Evidence has mounted documenting widespread musician enhancements in an evolutionarily ancient subcortical structure, the auditory brainstem, highlighting the brainstem as a structure involved in learning-related brain plasticity (Banai and Kraus, 2007; Krishnan et al., 2009). Musicians not only show more precise subcortical encoding of music, but of speech and emotional communication sounds as well (Kraus and Chandrasekaran, 2010; Kraus et al., 2009). Though remarkable, such observations cannot disambiguate the source of this musician advantage. Does musical training shape subcortical auditory processing, or are individuals born with more refined auditory brainstem function predisposed to pursue musical training? Although neurobiological studies have employed correlational analyses to infer that functional differences between the brains of musicians and nonmusicians are a consequence of the extent of musical practice (Musacchia et al., 2007; Strait et al., 2009; Wong et al., 2007), causality cannot be derived from correlations. Given that experience-related and innate factors likely co-exist, we must clearly define their respective roles in shaping brain function in musicians. Here, we aimed to provide unambiguous evidence for musical training’s impact on auditory brainstem function. The answer to this question bears great significance for sensory learning; if musical training has the power to fine-tune subcortical structures to better process sound, this would attest to the power of cognitive experience to shape basic sensory function.
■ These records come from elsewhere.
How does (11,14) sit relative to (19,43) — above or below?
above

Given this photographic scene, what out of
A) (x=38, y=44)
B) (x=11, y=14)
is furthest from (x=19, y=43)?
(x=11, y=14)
Until now, subcortical investigations have approached musicians as a homogeneous population (Bidelman et al.,
2009; Musacchia et al., 2007; Parbery-Clark et al., 2009; Strait et al., 2009; Wong et al., 2007). We asked whether or not musical training shapes human brainstem function by examining subgroups of musicians — specifically, musicians trained on different instruments. Guided by the hypothesis that subcortical precision in musicians is driven by extensive musical practice, we expected musicians’ auditory brainstem responses to be uniquely tuned to their instrument of practice relative to other instruments.
Overall, outcomes reveal that musical practice has the power to shape sensory circuitry, newly informing scientific understanding of the biological mechanisms that are fundamental to sensory learning. These mechanisms appear to depend, at least in part, on the corticofugal shaping of basic sensory function in that cognitive functions (here, musical learning) have the power to sculpt human experience of the sensory world.